Regeling aantekening mondeling vonnis door politierechter, kinderrechter, economische politierechter, de kantonrechter en de enkelvoudige kamer voor behandeling van strafzaken in hoger beroep
Artikel 1
Geldend
Geldend vanaf 01-11-1996
- Redactionele toelichting
Deze regeling treedt tegelijk in werking met de Wet tot wijziging van de bepalingen uit het Wetboek van Strafvordering betreffende het proces-verbaal van de terechtzitting en het vonnis (26-09-1996, Stb. 487).
- Bronpublicatie:
02-10-1996, Stcrt. 1996, 197 (uitgifte: 11-10-1996, kamerstukken/regelingnummer: -)
- Inwerkingtreding
01-11-1996
- Bronpublicatie inwerkingtreding:
21-10-1996, Stb. 1996, 521 (uitgifte: 01-01-1996, kamerstukken/regelingnummer: -)
- Vakgebied(en)
Strafprocesrecht / Bijzondere onderwerpen
Strafprocesrecht / Rechtsmiddelen
Materieel strafrecht / Sancties
Strafprocesrecht / Terechtzitting en beslissingsmodel
Bijzonder strafrecht / Economisch strafrecht
Strafprocesrecht (V)
De aantekening van het mondeling vonnis als bedoeld in artikel 378, tweede lid, van het Wetboek van Strafvordering dient de navolgende gegevens te bevatten:
- a.
inhoud van de telastlegging (verwezen kan worden naar de dagvaarding en eventueel naar de nadere opgave, bedoeld bij art. 374 van het Wetboek van Strafrecht, met vermelding van nadere opgave ter terechtzitting);
in geval van bewezenverklaring:
- b.
alle gebezigde bewijsmiddelen en andere gronden voor de bewezenverklaring, alsmede vermelding van de redengevende feiten en omstandigheden voor de beslissing dat het (de) feit(en) door de verdachte(n) is (zijn) begaan (voor de inhoud van de bewijsmiddelen kan worden verwezen naar het proces-verbaal van de terechtzitting en andere processtukken.

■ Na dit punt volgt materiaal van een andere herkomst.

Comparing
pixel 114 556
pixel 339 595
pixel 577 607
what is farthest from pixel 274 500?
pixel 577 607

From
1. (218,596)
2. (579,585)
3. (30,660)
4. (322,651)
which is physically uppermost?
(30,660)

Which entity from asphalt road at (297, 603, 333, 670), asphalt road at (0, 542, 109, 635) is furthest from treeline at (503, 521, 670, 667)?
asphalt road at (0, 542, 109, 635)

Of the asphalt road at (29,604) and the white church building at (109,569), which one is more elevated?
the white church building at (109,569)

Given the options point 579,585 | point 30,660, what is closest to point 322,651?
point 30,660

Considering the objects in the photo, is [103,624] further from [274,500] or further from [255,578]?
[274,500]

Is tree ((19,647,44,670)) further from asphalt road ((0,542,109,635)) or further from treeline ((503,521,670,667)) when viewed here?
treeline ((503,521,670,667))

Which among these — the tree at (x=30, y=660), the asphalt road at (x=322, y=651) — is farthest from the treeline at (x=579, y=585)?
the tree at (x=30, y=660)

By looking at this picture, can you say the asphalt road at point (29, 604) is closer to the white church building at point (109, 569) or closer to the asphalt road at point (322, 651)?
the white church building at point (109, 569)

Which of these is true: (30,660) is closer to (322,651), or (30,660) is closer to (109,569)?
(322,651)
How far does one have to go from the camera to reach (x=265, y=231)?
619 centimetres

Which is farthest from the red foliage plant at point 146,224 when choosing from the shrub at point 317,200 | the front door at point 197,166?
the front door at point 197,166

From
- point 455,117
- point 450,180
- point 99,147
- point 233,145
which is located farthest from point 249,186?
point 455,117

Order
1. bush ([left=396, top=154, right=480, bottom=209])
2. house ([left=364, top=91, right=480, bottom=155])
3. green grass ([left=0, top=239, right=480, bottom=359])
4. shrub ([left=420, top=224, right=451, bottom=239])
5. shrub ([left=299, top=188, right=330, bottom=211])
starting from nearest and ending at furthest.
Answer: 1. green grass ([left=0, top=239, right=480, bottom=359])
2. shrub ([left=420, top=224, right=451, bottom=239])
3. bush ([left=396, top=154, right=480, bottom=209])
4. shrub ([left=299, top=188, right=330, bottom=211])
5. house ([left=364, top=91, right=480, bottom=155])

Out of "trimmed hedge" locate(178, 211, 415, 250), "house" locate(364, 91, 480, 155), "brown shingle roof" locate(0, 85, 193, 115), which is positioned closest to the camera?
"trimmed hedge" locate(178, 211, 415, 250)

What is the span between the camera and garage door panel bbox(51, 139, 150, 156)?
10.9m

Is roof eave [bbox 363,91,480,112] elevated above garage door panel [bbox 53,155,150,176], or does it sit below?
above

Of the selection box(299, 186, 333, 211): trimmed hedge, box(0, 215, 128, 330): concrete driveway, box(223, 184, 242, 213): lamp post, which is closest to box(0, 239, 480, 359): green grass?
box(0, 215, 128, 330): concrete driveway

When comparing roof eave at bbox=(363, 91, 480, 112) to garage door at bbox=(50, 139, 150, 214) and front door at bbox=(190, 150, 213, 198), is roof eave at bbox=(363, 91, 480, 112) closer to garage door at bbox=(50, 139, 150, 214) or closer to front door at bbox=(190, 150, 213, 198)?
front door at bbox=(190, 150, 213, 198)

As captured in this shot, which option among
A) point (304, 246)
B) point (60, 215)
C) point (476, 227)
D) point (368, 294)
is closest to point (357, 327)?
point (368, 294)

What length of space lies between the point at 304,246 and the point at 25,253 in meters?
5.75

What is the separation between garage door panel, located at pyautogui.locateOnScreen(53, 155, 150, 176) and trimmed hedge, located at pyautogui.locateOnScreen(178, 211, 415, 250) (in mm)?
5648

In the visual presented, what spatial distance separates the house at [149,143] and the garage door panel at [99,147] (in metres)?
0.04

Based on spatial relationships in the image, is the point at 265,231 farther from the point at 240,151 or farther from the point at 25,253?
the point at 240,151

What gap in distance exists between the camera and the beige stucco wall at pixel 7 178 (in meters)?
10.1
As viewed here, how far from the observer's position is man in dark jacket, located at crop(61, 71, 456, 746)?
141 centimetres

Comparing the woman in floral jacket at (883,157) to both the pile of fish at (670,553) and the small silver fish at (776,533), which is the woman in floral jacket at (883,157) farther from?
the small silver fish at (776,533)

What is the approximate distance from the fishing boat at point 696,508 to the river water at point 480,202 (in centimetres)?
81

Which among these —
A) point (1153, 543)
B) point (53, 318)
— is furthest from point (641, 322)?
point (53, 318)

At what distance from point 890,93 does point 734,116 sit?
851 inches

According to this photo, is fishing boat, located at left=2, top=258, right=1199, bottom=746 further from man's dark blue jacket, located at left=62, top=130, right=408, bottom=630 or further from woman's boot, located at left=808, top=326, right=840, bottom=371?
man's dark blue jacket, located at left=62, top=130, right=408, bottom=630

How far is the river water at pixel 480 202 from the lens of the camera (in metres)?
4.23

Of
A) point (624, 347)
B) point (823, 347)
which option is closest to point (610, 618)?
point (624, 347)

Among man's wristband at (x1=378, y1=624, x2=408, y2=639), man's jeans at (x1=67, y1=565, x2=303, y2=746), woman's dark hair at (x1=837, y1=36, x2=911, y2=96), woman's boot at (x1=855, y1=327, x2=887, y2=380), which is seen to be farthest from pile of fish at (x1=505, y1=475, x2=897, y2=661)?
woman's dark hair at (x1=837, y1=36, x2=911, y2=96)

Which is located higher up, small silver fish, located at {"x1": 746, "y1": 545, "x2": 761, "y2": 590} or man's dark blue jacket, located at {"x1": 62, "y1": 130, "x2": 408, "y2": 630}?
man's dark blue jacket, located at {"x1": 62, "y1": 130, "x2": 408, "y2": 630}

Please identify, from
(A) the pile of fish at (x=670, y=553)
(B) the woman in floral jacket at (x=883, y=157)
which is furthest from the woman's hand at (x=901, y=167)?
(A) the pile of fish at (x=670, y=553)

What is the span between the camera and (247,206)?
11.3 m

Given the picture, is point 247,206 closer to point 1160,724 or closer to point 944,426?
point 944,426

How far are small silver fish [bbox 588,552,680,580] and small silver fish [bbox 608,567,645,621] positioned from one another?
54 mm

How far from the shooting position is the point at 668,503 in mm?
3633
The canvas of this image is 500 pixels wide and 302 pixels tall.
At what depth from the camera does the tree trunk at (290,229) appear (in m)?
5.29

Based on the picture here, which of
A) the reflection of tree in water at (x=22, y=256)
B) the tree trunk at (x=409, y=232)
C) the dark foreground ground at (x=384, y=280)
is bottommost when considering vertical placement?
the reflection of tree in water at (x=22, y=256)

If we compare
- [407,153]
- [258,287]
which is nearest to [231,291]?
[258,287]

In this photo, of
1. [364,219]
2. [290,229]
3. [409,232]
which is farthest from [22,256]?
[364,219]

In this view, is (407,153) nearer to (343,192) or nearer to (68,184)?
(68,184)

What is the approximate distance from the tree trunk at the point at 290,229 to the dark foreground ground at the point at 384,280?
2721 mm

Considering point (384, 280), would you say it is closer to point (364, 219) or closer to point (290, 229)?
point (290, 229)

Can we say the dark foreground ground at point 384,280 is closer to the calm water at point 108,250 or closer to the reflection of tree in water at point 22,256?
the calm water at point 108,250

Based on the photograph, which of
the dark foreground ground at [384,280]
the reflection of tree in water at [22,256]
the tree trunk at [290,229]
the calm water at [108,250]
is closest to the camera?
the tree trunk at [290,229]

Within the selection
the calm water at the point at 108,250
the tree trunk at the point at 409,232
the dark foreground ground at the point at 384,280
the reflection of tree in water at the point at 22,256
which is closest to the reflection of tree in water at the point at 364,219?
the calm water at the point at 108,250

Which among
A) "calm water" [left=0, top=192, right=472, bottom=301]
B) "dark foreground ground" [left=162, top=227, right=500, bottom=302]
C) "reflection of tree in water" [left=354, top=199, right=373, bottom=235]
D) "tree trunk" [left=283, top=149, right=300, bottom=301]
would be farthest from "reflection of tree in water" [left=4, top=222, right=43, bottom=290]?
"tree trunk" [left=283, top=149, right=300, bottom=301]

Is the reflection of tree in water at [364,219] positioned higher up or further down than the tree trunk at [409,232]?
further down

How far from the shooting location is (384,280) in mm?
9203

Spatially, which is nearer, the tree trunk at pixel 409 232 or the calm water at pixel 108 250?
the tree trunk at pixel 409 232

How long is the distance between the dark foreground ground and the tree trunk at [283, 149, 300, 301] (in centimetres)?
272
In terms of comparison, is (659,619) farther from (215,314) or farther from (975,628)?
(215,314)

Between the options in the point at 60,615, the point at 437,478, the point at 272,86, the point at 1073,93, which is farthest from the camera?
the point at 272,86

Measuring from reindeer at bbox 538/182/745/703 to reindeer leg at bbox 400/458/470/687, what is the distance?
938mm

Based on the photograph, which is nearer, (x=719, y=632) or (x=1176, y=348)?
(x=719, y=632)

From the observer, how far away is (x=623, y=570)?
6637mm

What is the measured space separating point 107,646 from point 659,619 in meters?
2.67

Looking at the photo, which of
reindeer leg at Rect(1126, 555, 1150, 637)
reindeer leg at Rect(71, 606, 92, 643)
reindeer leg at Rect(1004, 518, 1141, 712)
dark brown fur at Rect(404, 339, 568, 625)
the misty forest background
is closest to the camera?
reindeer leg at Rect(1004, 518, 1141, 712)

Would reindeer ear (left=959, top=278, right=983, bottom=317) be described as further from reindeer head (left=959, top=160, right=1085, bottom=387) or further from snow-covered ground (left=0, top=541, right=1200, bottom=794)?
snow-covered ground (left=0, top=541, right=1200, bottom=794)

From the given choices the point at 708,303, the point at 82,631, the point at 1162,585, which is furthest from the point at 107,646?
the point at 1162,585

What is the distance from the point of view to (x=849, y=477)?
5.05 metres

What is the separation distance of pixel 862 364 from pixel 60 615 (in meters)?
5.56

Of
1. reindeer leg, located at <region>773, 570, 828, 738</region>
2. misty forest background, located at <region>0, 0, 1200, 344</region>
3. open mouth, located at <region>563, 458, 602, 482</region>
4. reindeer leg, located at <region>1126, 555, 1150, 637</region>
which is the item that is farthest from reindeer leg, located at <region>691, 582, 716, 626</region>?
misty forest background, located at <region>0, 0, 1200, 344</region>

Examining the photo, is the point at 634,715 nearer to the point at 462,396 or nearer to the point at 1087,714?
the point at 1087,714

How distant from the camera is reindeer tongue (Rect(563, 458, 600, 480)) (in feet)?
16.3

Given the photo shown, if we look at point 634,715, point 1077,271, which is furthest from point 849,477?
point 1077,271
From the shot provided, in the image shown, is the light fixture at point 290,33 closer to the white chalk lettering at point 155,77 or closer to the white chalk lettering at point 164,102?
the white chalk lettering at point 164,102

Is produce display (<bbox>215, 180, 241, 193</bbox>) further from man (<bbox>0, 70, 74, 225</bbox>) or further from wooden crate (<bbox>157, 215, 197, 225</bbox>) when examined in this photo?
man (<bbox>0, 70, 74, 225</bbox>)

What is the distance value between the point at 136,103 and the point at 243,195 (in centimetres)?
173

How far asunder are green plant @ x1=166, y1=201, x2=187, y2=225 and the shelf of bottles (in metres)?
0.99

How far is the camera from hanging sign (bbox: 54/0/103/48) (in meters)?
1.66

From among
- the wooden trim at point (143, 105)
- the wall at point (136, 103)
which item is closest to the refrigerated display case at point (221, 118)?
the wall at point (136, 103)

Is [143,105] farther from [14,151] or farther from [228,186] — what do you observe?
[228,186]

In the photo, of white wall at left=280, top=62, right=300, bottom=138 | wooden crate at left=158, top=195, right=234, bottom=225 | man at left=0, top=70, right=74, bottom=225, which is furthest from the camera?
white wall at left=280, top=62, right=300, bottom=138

Indien niet de gehele inhoud voor het bewijs is gebezigd, dan aangeven welk deel wel is gebruikt);
- c.
de bewezenverklaring (verwezen kan worden naar onder a, met aanduiding van de eventuele beperking of uitlegging);
- d.
de kwalificatie van het (de) strafbare feit(en) dat (die) het bewezenverklaarde oplevert met de gronden daarvoor;
- e.
de wettelijke voorschriften die zijn toegepast;
- f.
beslissing omtrent de strafbaarheid van de verdachte en het (de) feit(en), eventueel met de gronden daarvoor;
- g.
ontslag van rechtsvervolging met de gronden daarvoor;
- h.
opgelegde straf(fen) of maatregel(en). Opgave van bijzondere redenen die de straf(fen) hebben bepaald of tot de maatregel(en) hebben geleid, alsmede in de voorkomende gevallen van de strafmotiveringseisen, genoemd in art. 359, vierde, zesde, zevende en achtste lid, Sv;
- i.
bijkomende beslissingen, met eventueel de gronden daarvoor;
andere gevallen:
- j.
de beslissing met de gronden daarvoor;
- k.
bijkomende beslissingen, met eventueel de gronden daarvoor.